İslam'ın ilke emri “Oku" dur.
Allah'ın ismi ile okudur.
Bunun için hep oku diyoruz.
Kur'anı oku,
Bilim adamlarını oku,
Kainatı oku..
Eğer okumayı öğrenirseniz başınıza gelenlerden ve geleceklerden haberdar oluyorsunuz. Değilse otta yayılan bir varlık gibi geçip gidiyorsunuz.
Allah insanı niye yaratmıştır, önce ona bakmak lazım.
Zariyat suresi 56. ayette Yaradan;
"Ben cinleri ve insanları, ancak bana kulluk etsinler diye yarattım" buyuruyor.

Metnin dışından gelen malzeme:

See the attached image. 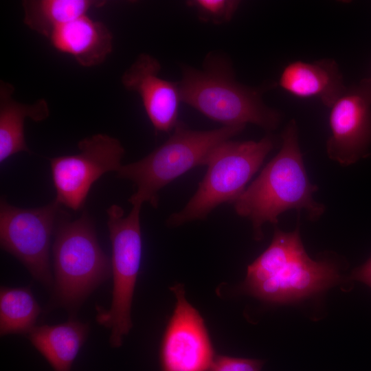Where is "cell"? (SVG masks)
Segmentation results:
<instances>
[{"label":"cell","instance_id":"cell-1","mask_svg":"<svg viewBox=\"0 0 371 371\" xmlns=\"http://www.w3.org/2000/svg\"><path fill=\"white\" fill-rule=\"evenodd\" d=\"M281 141L279 152L233 203L236 213L251 222L256 240L263 238L264 225L276 224L286 211H304L315 221L326 210L313 198L318 187L308 177L294 119L281 133Z\"/></svg>","mask_w":371,"mask_h":371},{"label":"cell","instance_id":"cell-2","mask_svg":"<svg viewBox=\"0 0 371 371\" xmlns=\"http://www.w3.org/2000/svg\"><path fill=\"white\" fill-rule=\"evenodd\" d=\"M178 85L181 102L223 126L253 124L271 131L281 121L280 113L263 102L262 90L237 82L222 56L209 54L202 69L184 66Z\"/></svg>","mask_w":371,"mask_h":371},{"label":"cell","instance_id":"cell-3","mask_svg":"<svg viewBox=\"0 0 371 371\" xmlns=\"http://www.w3.org/2000/svg\"><path fill=\"white\" fill-rule=\"evenodd\" d=\"M245 126H223L207 131H196L179 122L172 135L160 146L135 162L122 165L117 177L136 186L129 198L133 204L158 205L161 188L188 170L206 166L212 151L221 143L241 133Z\"/></svg>","mask_w":371,"mask_h":371},{"label":"cell","instance_id":"cell-4","mask_svg":"<svg viewBox=\"0 0 371 371\" xmlns=\"http://www.w3.org/2000/svg\"><path fill=\"white\" fill-rule=\"evenodd\" d=\"M52 247V303L74 312L112 274L111 261L102 250L87 212L71 221L62 212Z\"/></svg>","mask_w":371,"mask_h":371},{"label":"cell","instance_id":"cell-5","mask_svg":"<svg viewBox=\"0 0 371 371\" xmlns=\"http://www.w3.org/2000/svg\"><path fill=\"white\" fill-rule=\"evenodd\" d=\"M276 143L268 135L259 141L229 139L219 144L209 157L207 171L196 191L182 210L168 217L167 225L178 227L203 220L221 204L234 203Z\"/></svg>","mask_w":371,"mask_h":371},{"label":"cell","instance_id":"cell-6","mask_svg":"<svg viewBox=\"0 0 371 371\" xmlns=\"http://www.w3.org/2000/svg\"><path fill=\"white\" fill-rule=\"evenodd\" d=\"M142 205L133 204L128 214L117 205L107 211V226L112 247L113 291L109 309L98 307L97 322L111 330L112 347L122 346L132 328L131 312L142 259L140 212Z\"/></svg>","mask_w":371,"mask_h":371},{"label":"cell","instance_id":"cell-7","mask_svg":"<svg viewBox=\"0 0 371 371\" xmlns=\"http://www.w3.org/2000/svg\"><path fill=\"white\" fill-rule=\"evenodd\" d=\"M54 199L39 207L21 208L0 202L1 248L19 259L34 279L45 286H53L50 269L51 236L62 213Z\"/></svg>","mask_w":371,"mask_h":371},{"label":"cell","instance_id":"cell-8","mask_svg":"<svg viewBox=\"0 0 371 371\" xmlns=\"http://www.w3.org/2000/svg\"><path fill=\"white\" fill-rule=\"evenodd\" d=\"M78 146V154L49 159L55 200L73 210L84 206L92 184L102 175L120 168L124 154L120 142L105 134L86 137Z\"/></svg>","mask_w":371,"mask_h":371},{"label":"cell","instance_id":"cell-9","mask_svg":"<svg viewBox=\"0 0 371 371\" xmlns=\"http://www.w3.org/2000/svg\"><path fill=\"white\" fill-rule=\"evenodd\" d=\"M328 157L342 166L369 157L371 146V78L347 87L329 107Z\"/></svg>","mask_w":371,"mask_h":371},{"label":"cell","instance_id":"cell-10","mask_svg":"<svg viewBox=\"0 0 371 371\" xmlns=\"http://www.w3.org/2000/svg\"><path fill=\"white\" fill-rule=\"evenodd\" d=\"M170 289L176 304L161 344V371H205L216 355L204 320L188 302L183 284Z\"/></svg>","mask_w":371,"mask_h":371},{"label":"cell","instance_id":"cell-11","mask_svg":"<svg viewBox=\"0 0 371 371\" xmlns=\"http://www.w3.org/2000/svg\"><path fill=\"white\" fill-rule=\"evenodd\" d=\"M340 280L333 262L314 260L306 253L268 278L240 289L267 302L284 304L323 291Z\"/></svg>","mask_w":371,"mask_h":371},{"label":"cell","instance_id":"cell-12","mask_svg":"<svg viewBox=\"0 0 371 371\" xmlns=\"http://www.w3.org/2000/svg\"><path fill=\"white\" fill-rule=\"evenodd\" d=\"M161 65L155 57L142 53L122 76L125 89L141 98L148 119L157 132L173 131L181 102L178 82L159 76Z\"/></svg>","mask_w":371,"mask_h":371},{"label":"cell","instance_id":"cell-13","mask_svg":"<svg viewBox=\"0 0 371 371\" xmlns=\"http://www.w3.org/2000/svg\"><path fill=\"white\" fill-rule=\"evenodd\" d=\"M278 85L295 98L318 99L328 108L347 87L337 63L329 58L289 63L280 72Z\"/></svg>","mask_w":371,"mask_h":371},{"label":"cell","instance_id":"cell-14","mask_svg":"<svg viewBox=\"0 0 371 371\" xmlns=\"http://www.w3.org/2000/svg\"><path fill=\"white\" fill-rule=\"evenodd\" d=\"M48 38L54 49L86 67L102 63L113 49L109 29L87 14L58 27Z\"/></svg>","mask_w":371,"mask_h":371},{"label":"cell","instance_id":"cell-15","mask_svg":"<svg viewBox=\"0 0 371 371\" xmlns=\"http://www.w3.org/2000/svg\"><path fill=\"white\" fill-rule=\"evenodd\" d=\"M14 87L1 80L0 85V162L12 155L30 153L25 142V120H46L49 115L47 102L39 99L32 104H23L12 98Z\"/></svg>","mask_w":371,"mask_h":371},{"label":"cell","instance_id":"cell-16","mask_svg":"<svg viewBox=\"0 0 371 371\" xmlns=\"http://www.w3.org/2000/svg\"><path fill=\"white\" fill-rule=\"evenodd\" d=\"M89 324L73 319L34 327L28 338L54 371H70L89 333Z\"/></svg>","mask_w":371,"mask_h":371},{"label":"cell","instance_id":"cell-17","mask_svg":"<svg viewBox=\"0 0 371 371\" xmlns=\"http://www.w3.org/2000/svg\"><path fill=\"white\" fill-rule=\"evenodd\" d=\"M104 3L93 0H25L22 2L23 21L32 30L49 38L58 27Z\"/></svg>","mask_w":371,"mask_h":371},{"label":"cell","instance_id":"cell-18","mask_svg":"<svg viewBox=\"0 0 371 371\" xmlns=\"http://www.w3.org/2000/svg\"><path fill=\"white\" fill-rule=\"evenodd\" d=\"M306 253L299 226L290 232L276 228L268 248L248 266L245 280L240 288L268 278Z\"/></svg>","mask_w":371,"mask_h":371},{"label":"cell","instance_id":"cell-19","mask_svg":"<svg viewBox=\"0 0 371 371\" xmlns=\"http://www.w3.org/2000/svg\"><path fill=\"white\" fill-rule=\"evenodd\" d=\"M41 308L30 286L0 290V334H28L35 324Z\"/></svg>","mask_w":371,"mask_h":371},{"label":"cell","instance_id":"cell-20","mask_svg":"<svg viewBox=\"0 0 371 371\" xmlns=\"http://www.w3.org/2000/svg\"><path fill=\"white\" fill-rule=\"evenodd\" d=\"M187 4L194 8L199 19L214 24L229 21L238 9L240 1L236 0H191Z\"/></svg>","mask_w":371,"mask_h":371},{"label":"cell","instance_id":"cell-21","mask_svg":"<svg viewBox=\"0 0 371 371\" xmlns=\"http://www.w3.org/2000/svg\"><path fill=\"white\" fill-rule=\"evenodd\" d=\"M263 364L259 359L216 355L205 371H261Z\"/></svg>","mask_w":371,"mask_h":371},{"label":"cell","instance_id":"cell-22","mask_svg":"<svg viewBox=\"0 0 371 371\" xmlns=\"http://www.w3.org/2000/svg\"><path fill=\"white\" fill-rule=\"evenodd\" d=\"M349 278L363 282L371 287V257L364 264L355 268Z\"/></svg>","mask_w":371,"mask_h":371}]
</instances>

Bu ibadette insan samimi mi değil mi onu da test ediyor.
Bakara suresinin 155. ayetinde;
"Andolsun ki sizleri biraz korku, biraz açlık, mallardan, canlardan ve meyvelerden eksiltmekle imtihan edeceğiz. Sabredenleri müjdele!" buyururarak insanların bir imtihandan geçeceğini buyuruyor.
Bunun sebebinin de,
"(Bu, Allah’ın) iman edenleri temizlemesi ve kâfirleri mahvetmesi içindir." olduğunu kullarına açıklıyor (Âl-i İmran suresi 141. ayet )
Peygamber Efendimiz de bir hadisi şerifinde "Kişi malı, hanımı ve çocuğuyla imtihan edilir” buyurulmaktadır.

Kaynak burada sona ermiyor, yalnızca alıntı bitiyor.